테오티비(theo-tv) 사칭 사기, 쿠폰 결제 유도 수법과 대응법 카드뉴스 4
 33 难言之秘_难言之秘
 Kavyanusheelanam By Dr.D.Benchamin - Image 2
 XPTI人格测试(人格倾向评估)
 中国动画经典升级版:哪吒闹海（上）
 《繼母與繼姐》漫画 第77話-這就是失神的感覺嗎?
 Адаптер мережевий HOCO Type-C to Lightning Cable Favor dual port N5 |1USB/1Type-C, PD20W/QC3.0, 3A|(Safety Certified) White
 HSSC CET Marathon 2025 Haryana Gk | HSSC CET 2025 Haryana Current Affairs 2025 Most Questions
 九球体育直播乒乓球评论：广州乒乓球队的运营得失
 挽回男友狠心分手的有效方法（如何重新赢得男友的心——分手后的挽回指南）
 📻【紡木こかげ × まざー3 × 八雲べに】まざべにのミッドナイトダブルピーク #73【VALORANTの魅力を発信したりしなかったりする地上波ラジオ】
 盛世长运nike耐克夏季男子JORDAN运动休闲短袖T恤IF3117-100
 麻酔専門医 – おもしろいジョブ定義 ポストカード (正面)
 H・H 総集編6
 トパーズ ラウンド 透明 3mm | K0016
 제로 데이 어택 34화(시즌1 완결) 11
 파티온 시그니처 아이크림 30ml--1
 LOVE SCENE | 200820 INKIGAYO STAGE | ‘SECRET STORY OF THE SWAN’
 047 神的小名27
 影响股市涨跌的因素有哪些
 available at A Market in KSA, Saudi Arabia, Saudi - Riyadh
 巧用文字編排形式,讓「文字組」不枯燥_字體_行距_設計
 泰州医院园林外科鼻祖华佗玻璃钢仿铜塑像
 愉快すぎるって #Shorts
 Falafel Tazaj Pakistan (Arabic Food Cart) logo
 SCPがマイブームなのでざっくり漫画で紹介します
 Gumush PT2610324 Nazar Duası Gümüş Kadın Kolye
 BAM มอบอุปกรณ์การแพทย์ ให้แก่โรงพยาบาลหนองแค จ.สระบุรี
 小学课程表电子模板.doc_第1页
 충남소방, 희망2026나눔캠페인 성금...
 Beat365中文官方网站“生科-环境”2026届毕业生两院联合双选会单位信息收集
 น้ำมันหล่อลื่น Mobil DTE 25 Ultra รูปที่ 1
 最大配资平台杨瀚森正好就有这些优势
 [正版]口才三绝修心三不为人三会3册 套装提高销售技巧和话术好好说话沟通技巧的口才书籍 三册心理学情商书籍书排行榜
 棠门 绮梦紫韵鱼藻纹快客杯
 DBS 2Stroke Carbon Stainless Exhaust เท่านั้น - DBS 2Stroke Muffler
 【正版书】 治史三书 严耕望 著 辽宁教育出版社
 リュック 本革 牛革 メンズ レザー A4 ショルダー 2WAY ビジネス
• • • • • • •
:: WORK TO BE COMPLETED ::
Reproduce the records above exactly, starting with the line that contains "충남소방, 희망2026나눔캠페인 성금..." and ending with the last line.

:: TASK ANSWER ::
 충남소방, 희망2026나눔캠페인 성금...
 Beat365中文官方网站“生科-环境”2026届毕业生两院联合双选会单位信息收集
 น้ำมันหล่อลื่น Mobil DTE 25 Ultra รูปที่ 1
 最大配资平台杨瀚森正好就有这些优势
 [正版]口才三绝修心三不为人三会3册 套装提高销售技巧和话术好好说话沟通技巧的口才书籍 三册心理学情商书籍书排行榜
 棠门 绮梦紫韵鱼藻纹快客杯
 DBS 2Stroke Carbon Stainless Exhaust เท่านั้น - DBS 2Stroke Muffler
 【正版书】 治史三书 严耕望 著 辽宁教育出版社
 リュック 本革 牛革 メンズ レザー A4 ショルダー 2WAY ビジネス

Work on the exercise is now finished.